A very similar situation is playing out In Europe. In Germany and Switzerland, investors are flocking to physically backed exchange-traded products (ETPs). The 21Shares bitcoin ETP, which is 100% exposed to spot BTC, is listed on the Swiss Exchange and various German exchanges. It has a market capitalization of about $500 million, and like the Canadian ETFs, has 100% exposure to spot bitcoin price. The demand for these bitcoin ETPs is substantially greater than its crypto indexes and multi-asset counterparts, the largest of which has $215 million in AUM.
One of the more recent entrants into the bitcoin ETF market, Brazil, also chose the spot-based alternative. QR Capital’s bitcoin ETF trades on the São Paulo exchange and has an AUM of $41 million.
Benefits of bitcoin ETFs
Bitcoin ETFs offer several advantages that make them superior investment vehicles. These include:
- Diversification
An ETF can hold multiple assets at the same time, for example, bitcoin, Apple stocks, Facebook stocks, and other assets. This allows investors to reduce risk and diversify their portfolios. Similarly, a bitcoin ETF would allow investors to diversify their existing equity portfolios by trading on a regulated market exchange.
- Tax effectiveness
Because bitcoin is unregulated and decentralized, most of the world’s tax havens and pension funds do not permit bitcoin purchases. On the other hand, a bitcoin ETF trading on traditional exchanges would be regulated by the SEC and be eligible for tax breaks.
- Convenience
Investing in bitcoin ETFs exposes an investor to bitcoin without learning how it works, signing up for a cryptocurrency exchange, or taking on the risks of directly owning this digital asset. Bitcoin ETFs make it easier to invest in bitcoin and bear no risk of losing all the assets if the owner forgets the password to the wallet.

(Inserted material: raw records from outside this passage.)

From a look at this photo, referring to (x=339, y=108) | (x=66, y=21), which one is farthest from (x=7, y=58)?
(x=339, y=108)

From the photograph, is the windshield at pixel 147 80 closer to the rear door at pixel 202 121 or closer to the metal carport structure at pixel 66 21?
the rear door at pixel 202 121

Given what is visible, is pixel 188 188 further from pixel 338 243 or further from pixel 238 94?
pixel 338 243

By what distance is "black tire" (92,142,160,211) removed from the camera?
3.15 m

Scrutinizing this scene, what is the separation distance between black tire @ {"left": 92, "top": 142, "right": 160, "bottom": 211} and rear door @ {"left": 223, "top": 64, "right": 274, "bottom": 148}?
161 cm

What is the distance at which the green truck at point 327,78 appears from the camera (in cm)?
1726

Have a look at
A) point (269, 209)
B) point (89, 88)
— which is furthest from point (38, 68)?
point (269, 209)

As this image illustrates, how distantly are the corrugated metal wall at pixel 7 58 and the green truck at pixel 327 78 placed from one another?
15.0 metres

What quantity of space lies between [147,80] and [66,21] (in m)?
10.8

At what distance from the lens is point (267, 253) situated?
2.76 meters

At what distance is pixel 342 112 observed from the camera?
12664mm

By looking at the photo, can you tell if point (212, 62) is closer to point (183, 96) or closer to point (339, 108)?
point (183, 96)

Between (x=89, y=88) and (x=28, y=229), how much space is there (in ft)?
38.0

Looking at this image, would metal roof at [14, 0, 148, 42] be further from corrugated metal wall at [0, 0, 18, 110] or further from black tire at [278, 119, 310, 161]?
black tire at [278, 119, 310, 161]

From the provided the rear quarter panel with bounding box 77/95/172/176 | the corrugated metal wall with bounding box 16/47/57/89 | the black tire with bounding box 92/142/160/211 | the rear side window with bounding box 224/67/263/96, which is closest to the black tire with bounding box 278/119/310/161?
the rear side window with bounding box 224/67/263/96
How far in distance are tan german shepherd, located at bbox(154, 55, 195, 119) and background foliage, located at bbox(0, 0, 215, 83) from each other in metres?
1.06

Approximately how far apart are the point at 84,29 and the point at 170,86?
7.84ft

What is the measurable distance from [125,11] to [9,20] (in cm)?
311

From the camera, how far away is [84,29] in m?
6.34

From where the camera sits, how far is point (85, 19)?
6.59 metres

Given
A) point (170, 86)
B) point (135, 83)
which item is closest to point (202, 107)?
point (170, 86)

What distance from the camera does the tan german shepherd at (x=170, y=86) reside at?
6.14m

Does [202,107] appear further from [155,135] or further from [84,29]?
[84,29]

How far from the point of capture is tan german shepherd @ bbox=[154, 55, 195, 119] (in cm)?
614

Despite these advantages, bitcoin ETFs also have their flaws.
- Management fees
ETF providers typically charge management fees in exchange for their services. This means that owning a significant number of shares in a bitcoin ETF may result in high management fees over time.
- Inaccuracy in ETFs
While ETFs track the price of an underlying asset, they can also hold multiple assets to diversify the portfolio. However, because of this, the value of the ETF will most times not reflect a percentage increase in bitcoin’s price. As a result, while an ETF provides leverage to the cost of bitcoin, it may or may not be an accurate tracker of its price.
- Cryptocurrency trading restrictions
Investors can exchange bitcoin for other cryptocurrencies such as Ethereum, Litecoin, and XRP, among others. The nature of bitcoin ETFs makes it impossible to trade them against other cryptocurrencies.
- Inadequate bitcoin ownership
Bitcoin acts as a hedge against central banks, fiat currencies, and stocks. Through its independence from regulation, bitcoin offers a means of mitigating financial system risks. Bitcoin also protects users and investors by enabling them to maintain their privacy via the blockchain. On the other hand, bitcoin ETFs are pure mainstream financial products which fully depend on conventional financial system and possess no advantages mentioned above.
Bitcoin can attract the next generation of clients.
The launch of bitcoin ETFs marks the beginning of a whole new era of crypto investments. Despite the increasing number of clients investing in cryptocurrency or becoming “crypto curious,” most existing investors still have little or no crypto assets in their portfolios. Due to regulatory backing of new mainstream financial products based on digital assets, more people will look to gain exposure to this actively developing new market.